Written task — Reproduce without alteration the lines in the records below, from the line containing "From farthest to" through the line containing "Answer: 1. the", including both of those lines.

Spatial relation data

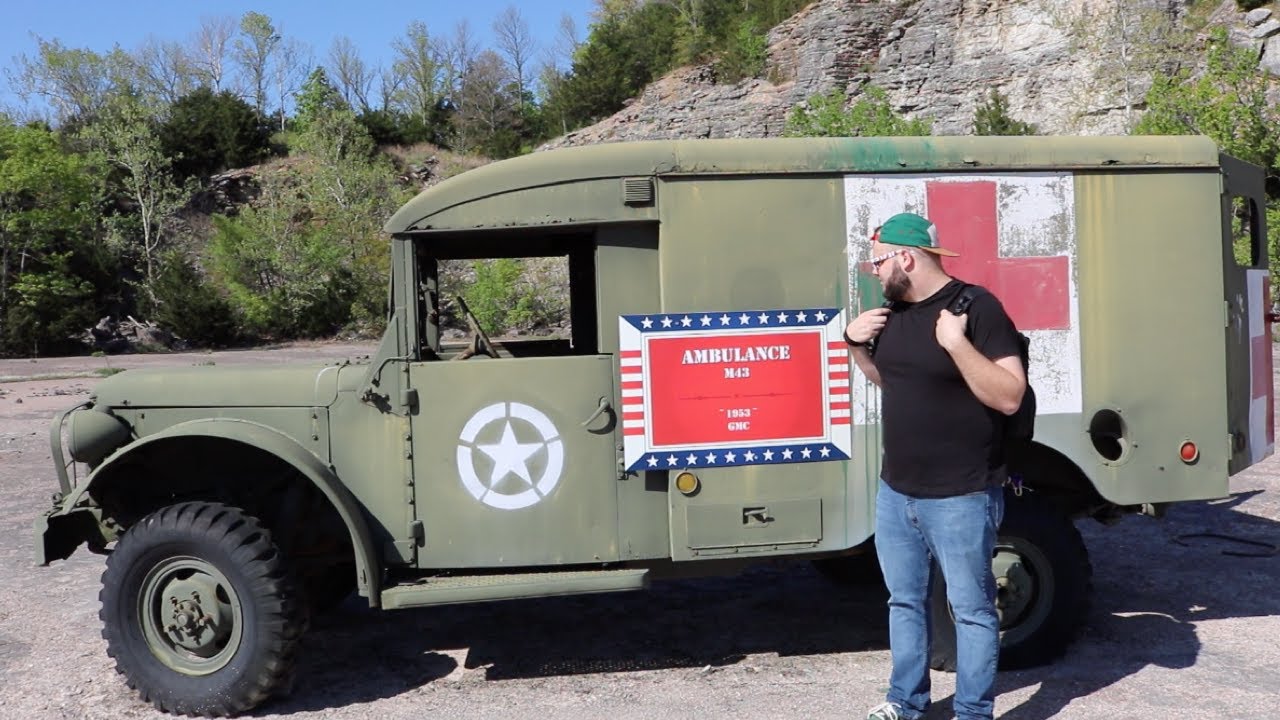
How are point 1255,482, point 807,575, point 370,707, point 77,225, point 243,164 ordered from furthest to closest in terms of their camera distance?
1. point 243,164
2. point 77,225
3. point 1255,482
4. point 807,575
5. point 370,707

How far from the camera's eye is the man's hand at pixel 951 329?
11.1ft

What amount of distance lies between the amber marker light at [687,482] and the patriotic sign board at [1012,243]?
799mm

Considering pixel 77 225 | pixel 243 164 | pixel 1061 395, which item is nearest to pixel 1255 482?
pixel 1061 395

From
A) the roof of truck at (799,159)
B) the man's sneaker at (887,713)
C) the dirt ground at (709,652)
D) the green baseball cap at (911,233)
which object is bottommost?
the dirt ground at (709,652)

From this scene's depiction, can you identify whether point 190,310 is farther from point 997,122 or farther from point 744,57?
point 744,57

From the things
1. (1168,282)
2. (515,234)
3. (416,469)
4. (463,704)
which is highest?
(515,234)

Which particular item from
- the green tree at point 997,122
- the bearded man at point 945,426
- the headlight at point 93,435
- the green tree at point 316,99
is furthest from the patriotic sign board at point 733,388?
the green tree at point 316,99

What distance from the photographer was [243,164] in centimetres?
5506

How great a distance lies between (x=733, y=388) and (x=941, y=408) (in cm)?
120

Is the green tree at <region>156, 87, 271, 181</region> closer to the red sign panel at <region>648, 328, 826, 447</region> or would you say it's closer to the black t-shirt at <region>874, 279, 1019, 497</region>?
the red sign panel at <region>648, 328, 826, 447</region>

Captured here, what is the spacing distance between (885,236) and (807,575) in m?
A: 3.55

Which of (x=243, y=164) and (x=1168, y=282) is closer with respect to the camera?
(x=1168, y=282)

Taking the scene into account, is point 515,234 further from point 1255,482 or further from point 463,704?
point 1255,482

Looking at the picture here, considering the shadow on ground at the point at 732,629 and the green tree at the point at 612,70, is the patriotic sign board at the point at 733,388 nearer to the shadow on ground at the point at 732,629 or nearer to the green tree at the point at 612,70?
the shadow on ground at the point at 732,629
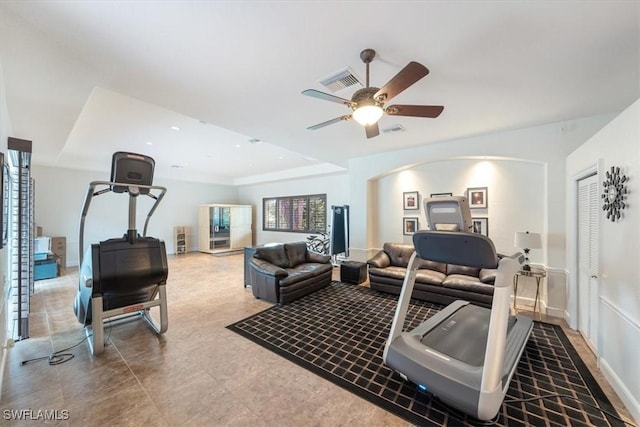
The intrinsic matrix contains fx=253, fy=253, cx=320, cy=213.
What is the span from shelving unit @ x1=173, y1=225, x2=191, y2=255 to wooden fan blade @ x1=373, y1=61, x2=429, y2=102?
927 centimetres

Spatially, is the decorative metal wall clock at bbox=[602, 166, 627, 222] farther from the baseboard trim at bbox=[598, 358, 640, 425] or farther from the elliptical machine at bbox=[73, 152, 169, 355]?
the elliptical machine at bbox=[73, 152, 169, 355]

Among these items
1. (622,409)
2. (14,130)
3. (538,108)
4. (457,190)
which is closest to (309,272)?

==

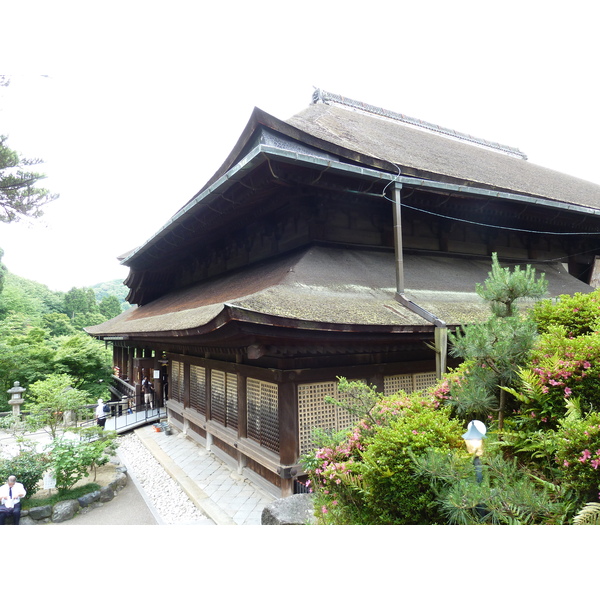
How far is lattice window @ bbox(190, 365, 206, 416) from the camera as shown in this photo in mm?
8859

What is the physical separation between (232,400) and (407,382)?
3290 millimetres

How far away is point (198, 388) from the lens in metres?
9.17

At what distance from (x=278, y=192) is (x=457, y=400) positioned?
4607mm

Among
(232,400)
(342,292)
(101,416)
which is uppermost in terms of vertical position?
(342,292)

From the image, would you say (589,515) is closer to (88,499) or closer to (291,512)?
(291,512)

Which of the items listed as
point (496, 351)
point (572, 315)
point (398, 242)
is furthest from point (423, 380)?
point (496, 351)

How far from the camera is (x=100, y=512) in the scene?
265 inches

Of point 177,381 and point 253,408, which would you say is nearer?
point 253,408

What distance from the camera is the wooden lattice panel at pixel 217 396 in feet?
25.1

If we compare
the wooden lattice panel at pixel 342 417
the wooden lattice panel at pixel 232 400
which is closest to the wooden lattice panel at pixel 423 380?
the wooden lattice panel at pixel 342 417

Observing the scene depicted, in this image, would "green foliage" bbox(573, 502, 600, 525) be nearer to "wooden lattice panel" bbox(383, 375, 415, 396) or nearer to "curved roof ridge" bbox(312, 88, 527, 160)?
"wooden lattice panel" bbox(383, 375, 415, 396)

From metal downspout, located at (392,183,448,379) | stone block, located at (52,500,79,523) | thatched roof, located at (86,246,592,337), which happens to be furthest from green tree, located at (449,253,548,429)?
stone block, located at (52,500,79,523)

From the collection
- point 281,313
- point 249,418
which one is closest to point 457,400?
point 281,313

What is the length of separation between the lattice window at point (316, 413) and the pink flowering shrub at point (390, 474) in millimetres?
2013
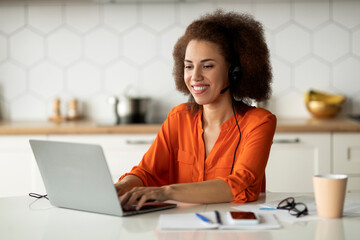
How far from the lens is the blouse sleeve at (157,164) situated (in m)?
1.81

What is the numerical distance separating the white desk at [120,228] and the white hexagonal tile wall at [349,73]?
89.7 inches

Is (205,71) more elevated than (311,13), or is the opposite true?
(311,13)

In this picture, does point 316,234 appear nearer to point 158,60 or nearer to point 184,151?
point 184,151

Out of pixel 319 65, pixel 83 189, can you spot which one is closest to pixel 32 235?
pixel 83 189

--

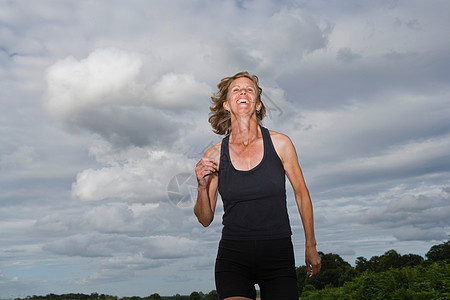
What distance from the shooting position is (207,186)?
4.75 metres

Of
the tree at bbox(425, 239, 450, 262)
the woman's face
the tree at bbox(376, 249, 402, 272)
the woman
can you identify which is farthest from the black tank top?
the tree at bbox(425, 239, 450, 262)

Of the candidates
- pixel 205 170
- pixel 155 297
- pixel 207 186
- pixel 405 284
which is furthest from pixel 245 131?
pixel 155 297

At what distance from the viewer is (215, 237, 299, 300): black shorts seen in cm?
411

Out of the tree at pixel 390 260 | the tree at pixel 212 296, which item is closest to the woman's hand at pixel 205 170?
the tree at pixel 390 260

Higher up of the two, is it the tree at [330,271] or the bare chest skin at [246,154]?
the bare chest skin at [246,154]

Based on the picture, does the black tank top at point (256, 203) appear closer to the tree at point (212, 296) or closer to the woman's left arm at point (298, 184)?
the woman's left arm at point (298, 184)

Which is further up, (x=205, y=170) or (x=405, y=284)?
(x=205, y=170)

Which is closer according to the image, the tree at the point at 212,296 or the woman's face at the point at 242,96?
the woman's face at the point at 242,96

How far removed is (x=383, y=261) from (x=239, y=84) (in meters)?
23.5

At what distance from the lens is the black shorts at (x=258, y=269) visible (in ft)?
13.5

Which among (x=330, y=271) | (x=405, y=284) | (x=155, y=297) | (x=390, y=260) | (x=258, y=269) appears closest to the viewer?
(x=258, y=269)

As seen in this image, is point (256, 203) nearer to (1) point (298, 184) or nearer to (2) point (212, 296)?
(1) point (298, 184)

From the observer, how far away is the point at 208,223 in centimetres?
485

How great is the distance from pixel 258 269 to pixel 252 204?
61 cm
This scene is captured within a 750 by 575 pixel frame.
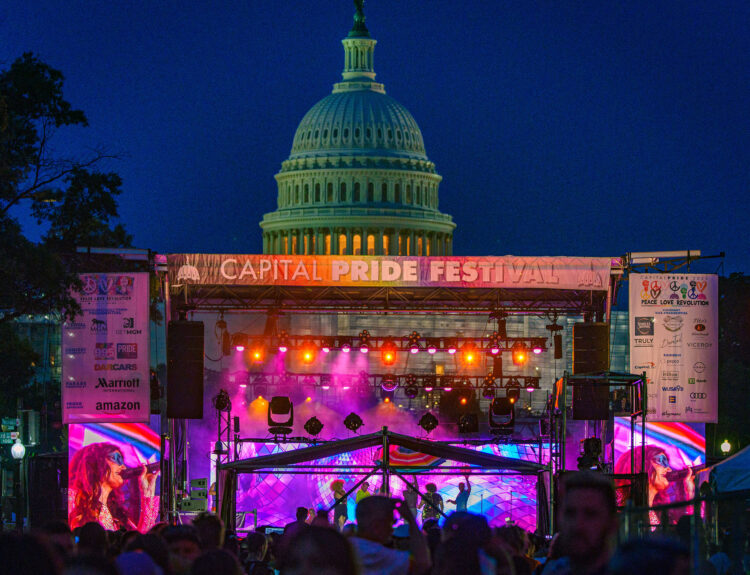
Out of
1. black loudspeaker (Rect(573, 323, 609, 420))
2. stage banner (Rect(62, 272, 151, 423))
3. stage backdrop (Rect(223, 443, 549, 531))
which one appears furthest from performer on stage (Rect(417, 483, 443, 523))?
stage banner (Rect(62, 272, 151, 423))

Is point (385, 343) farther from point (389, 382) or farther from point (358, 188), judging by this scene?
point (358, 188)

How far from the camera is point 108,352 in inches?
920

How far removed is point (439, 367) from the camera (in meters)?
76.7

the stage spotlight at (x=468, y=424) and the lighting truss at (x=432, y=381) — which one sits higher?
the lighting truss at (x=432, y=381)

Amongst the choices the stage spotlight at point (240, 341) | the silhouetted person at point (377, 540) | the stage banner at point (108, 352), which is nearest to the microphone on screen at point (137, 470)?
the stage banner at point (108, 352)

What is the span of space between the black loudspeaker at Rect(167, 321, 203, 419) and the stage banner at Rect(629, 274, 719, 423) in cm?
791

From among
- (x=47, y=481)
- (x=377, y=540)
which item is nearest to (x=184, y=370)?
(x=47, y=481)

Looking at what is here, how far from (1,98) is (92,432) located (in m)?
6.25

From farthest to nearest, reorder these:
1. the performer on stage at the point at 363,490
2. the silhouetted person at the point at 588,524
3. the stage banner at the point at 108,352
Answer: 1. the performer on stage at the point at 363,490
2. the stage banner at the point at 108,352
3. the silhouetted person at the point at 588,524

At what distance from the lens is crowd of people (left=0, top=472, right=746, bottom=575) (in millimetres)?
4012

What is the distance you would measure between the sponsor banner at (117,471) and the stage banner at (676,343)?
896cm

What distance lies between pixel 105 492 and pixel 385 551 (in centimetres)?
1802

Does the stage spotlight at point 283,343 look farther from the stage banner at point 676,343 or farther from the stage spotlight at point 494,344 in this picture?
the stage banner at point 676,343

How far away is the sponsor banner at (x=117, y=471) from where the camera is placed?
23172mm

Reply to the exercise —
From farthest to nearest, reorder these:
1. the performer on stage at the point at 363,490
2. the silhouetted person at the point at 588,524
3. the stage banner at the point at 108,352
Answer: 1. the performer on stage at the point at 363,490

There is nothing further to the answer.